---------- Input for this task ----------

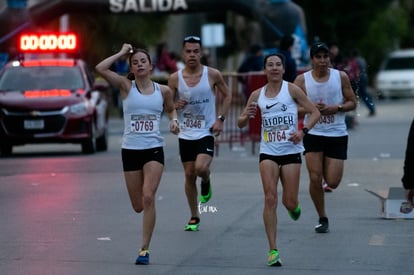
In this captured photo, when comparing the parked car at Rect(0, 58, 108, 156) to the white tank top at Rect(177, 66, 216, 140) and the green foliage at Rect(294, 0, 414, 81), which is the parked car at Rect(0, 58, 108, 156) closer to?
the white tank top at Rect(177, 66, 216, 140)

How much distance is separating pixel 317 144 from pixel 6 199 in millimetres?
4757

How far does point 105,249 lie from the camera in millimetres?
11586

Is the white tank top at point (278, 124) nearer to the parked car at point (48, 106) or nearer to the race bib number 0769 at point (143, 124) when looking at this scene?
the race bib number 0769 at point (143, 124)

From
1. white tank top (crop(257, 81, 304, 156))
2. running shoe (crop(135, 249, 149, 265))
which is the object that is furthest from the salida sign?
running shoe (crop(135, 249, 149, 265))

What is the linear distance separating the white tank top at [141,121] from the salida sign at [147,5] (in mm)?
17207

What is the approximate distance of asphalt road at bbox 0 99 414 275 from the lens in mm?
10695

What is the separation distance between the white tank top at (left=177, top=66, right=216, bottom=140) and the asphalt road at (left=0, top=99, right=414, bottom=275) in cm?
97

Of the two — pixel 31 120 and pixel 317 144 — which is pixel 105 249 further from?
pixel 31 120

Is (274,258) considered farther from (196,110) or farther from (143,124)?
(196,110)

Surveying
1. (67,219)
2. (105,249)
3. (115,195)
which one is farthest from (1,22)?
(105,249)

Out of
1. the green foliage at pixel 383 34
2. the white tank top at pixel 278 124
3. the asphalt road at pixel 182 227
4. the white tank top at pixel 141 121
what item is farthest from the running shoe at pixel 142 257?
the green foliage at pixel 383 34

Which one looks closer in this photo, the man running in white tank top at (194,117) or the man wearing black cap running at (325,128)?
the man wearing black cap running at (325,128)

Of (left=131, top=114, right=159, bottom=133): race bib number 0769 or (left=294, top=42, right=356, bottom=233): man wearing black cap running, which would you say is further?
(left=294, top=42, right=356, bottom=233): man wearing black cap running

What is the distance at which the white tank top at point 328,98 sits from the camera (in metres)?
12.7
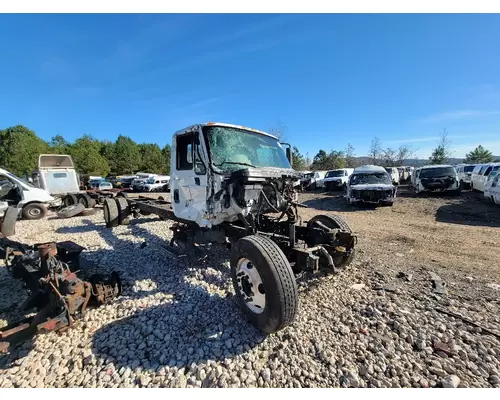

----------

> [Do this]: Return every line of the listing above verbatim, leaving out the pictures.

> [Answer to this problem]:
In this captured photo, when comparing the parked car at Rect(0, 58, 108, 156) to the white tank top at Rect(177, 66, 216, 140) and the green foliage at Rect(294, 0, 414, 81), which is the parked car at Rect(0, 58, 108, 156) closer to?
the white tank top at Rect(177, 66, 216, 140)

How much distance is separating pixel 317 144 from pixel 6 199 in millimetres?
4757

How far does point 105,249 lie from the camera in millimetres?
11586

Is the white tank top at point (278, 124) nearer to the parked car at point (48, 106) or nearer to the race bib number 0769 at point (143, 124) when looking at this scene?
the race bib number 0769 at point (143, 124)

From
1. white tank top (crop(257, 81, 304, 156))
2. running shoe (crop(135, 249, 149, 265))
which is the object that is furthest from the salida sign?
running shoe (crop(135, 249, 149, 265))

What is the linear distance separating the white tank top at [141,121] from the salida sign at [147,5] (in mm)?
17207

What is the approximate distance of asphalt road at bbox 0 99 414 275 from the lens in mm?
10695

What is the separation distance between the white tank top at (left=177, top=66, right=216, bottom=140) and the asphalt road at (left=0, top=99, right=414, bottom=275) in cm?
97

Of the two — pixel 31 120 and pixel 317 144 — which is pixel 105 249 further from?
pixel 31 120

Is (274,258) considered farther from (196,110) or farther from (143,124)?
(196,110)

Surveying
1. (67,219)
2. (105,249)
3. (115,195)
which one is farthest from (1,22)?
(105,249)

Out of
1. the green foliage at pixel 383 34
2. the white tank top at pixel 278 124
3. the asphalt road at pixel 182 227
4. the white tank top at pixel 141 121
what item is farthest from the running shoe at pixel 142 257?
the green foliage at pixel 383 34

Which one looks closer in this photo, the man running in white tank top at (194,117) or the man wearing black cap running at (325,128)?
the man wearing black cap running at (325,128)

Of (left=131, top=114, right=159, bottom=133): race bib number 0769 or (left=294, top=42, right=356, bottom=233): man wearing black cap running, which would you say is further?
(left=294, top=42, right=356, bottom=233): man wearing black cap running

What is the distance at which the white tank top at point 328,98 sits from the camera (in metres)?
12.7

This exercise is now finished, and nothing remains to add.